• [ACTION ITEM] Your answer must be an exact copy of the records, minus any pictures.

(DATA PROVIDED begins)

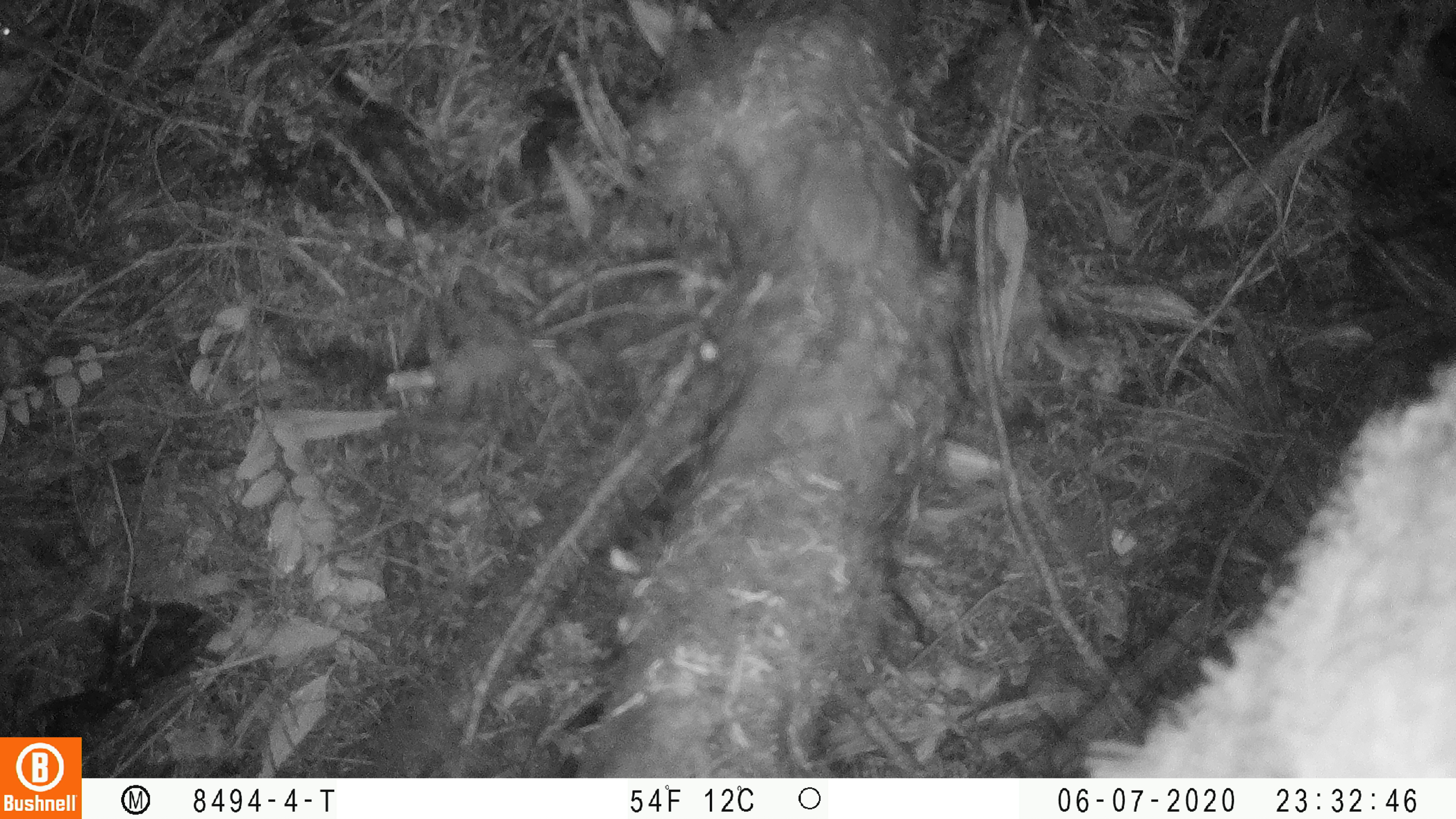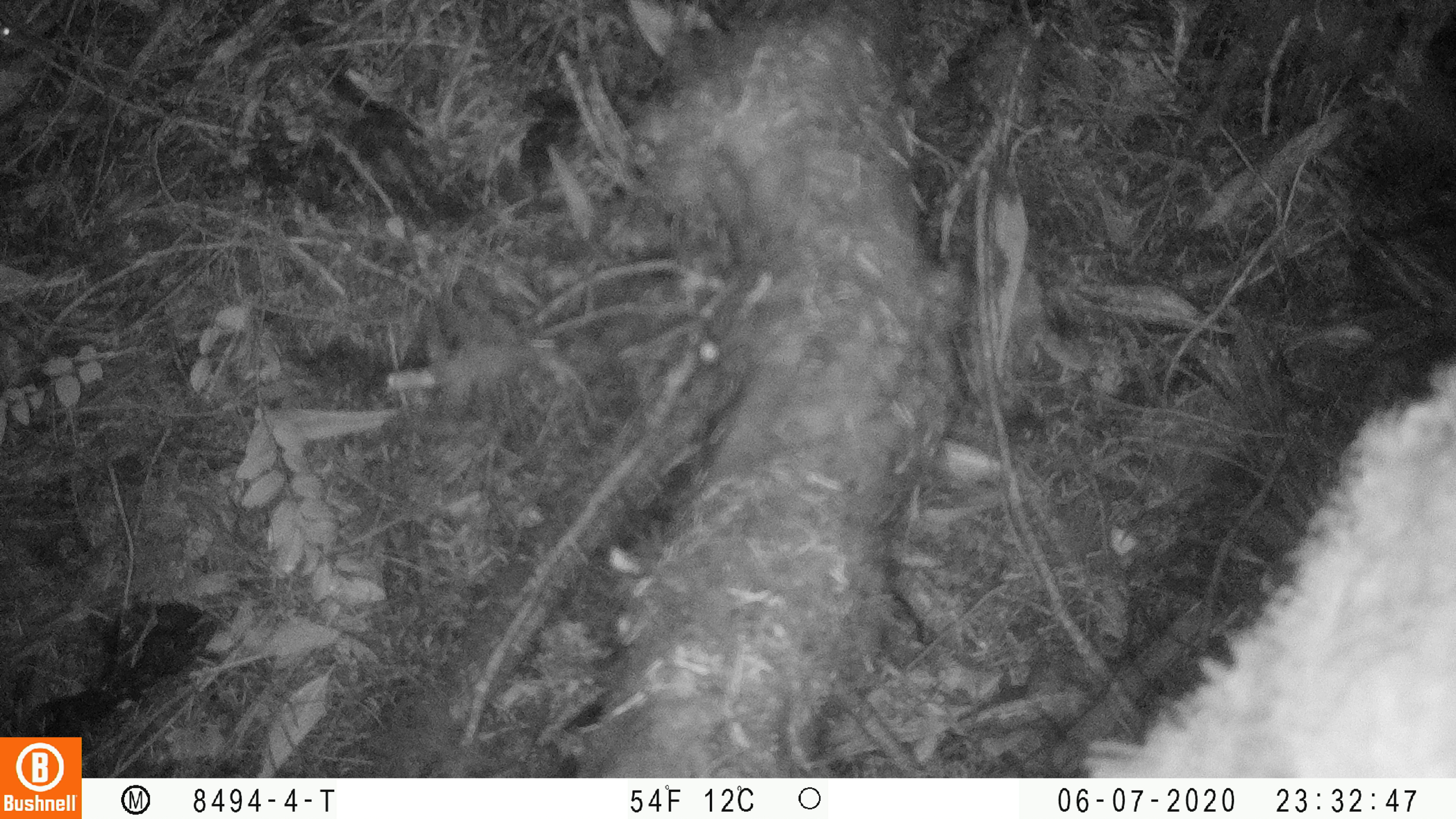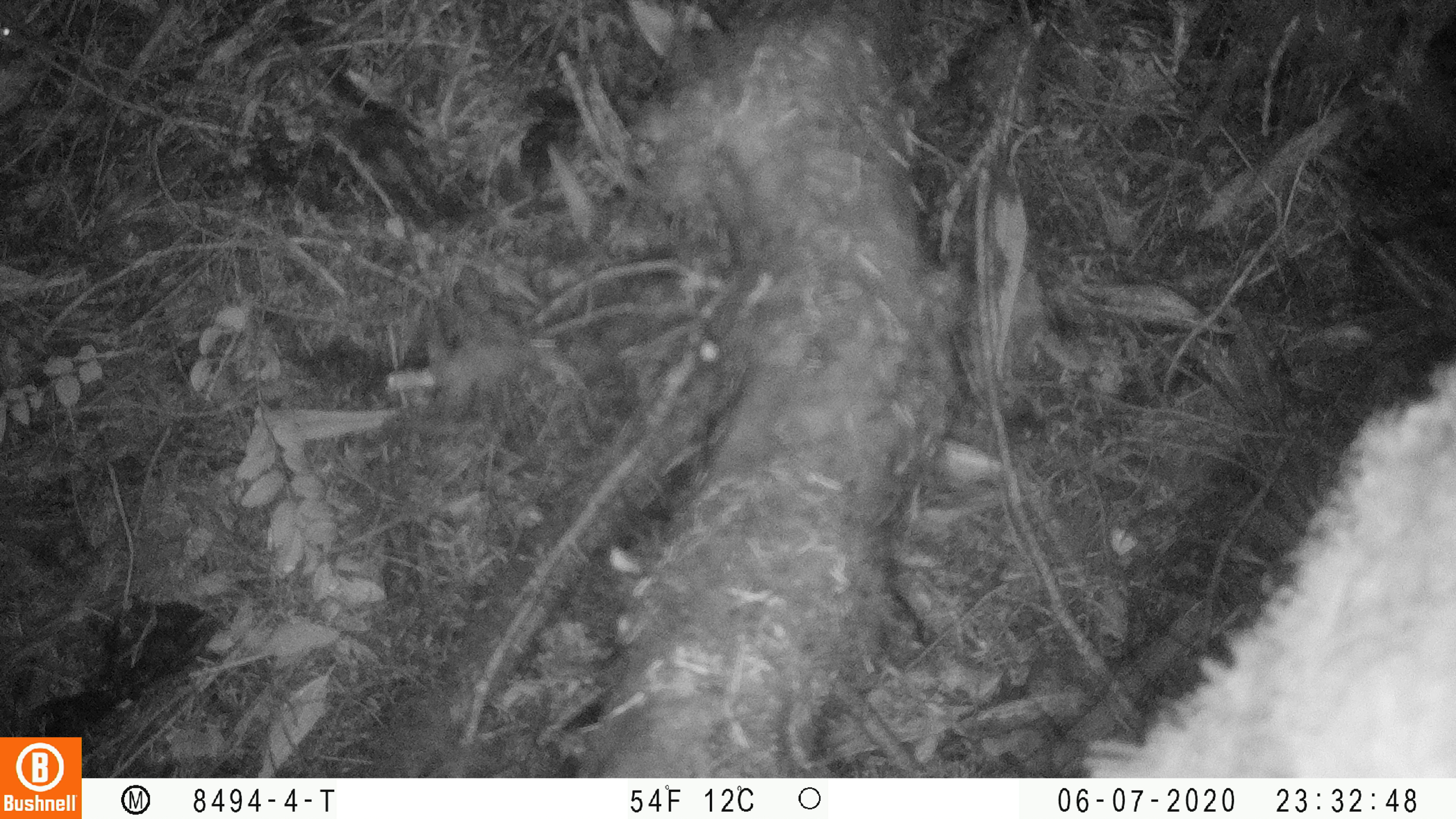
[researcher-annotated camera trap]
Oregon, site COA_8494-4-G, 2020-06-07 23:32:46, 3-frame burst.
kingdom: Animalia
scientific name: Animalia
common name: reptile or amphibian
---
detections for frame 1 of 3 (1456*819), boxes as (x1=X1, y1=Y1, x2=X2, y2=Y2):
reptile or amphibian: (x1=799, y1=131, x2=890, y2=332); (x1=0, y1=14, x2=73, y2=70)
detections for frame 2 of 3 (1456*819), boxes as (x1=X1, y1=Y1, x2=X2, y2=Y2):
reptile or amphibian: (x1=0, y1=24, x2=75, y2=76)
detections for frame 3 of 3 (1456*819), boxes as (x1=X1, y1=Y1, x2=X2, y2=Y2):
reptile or amphibian: (x1=0, y1=20, x2=72, y2=71)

(DATA PROVIDED ends)

• [FINISHED EXERCISE]
[researcher-annotated camera trap]
Oregon, site COA_8494-4-G, 2020-06-07 23:32:46, 3-frame burst.
kingdom: Animalia
scientific name: Animalia
common name: reptile or amphibian
---
detections for frame 1 of 3 (1456*819), boxes as (x1=X1, y1=Y1, x2=X2, y2=Y2):
reptile or amphibian: (x1=799, y1=131, x2=890, y2=332); (x1=0, y1=14, x2=73, y2=70)
detections for frame 2 of 3 (1456*819), boxes as (x1=X1, y1=Y1, x2=X2, y2=Y2):
reptile or amphibian: (x1=0, y1=24, x2=75, y2=76)
detections for frame 3 of 3 (1456*819), boxes as (x1=X1, y1=Y1, x2=X2, y2=Y2):
reptile or amphibian: (x1=0, y1=20, x2=72, y2=71)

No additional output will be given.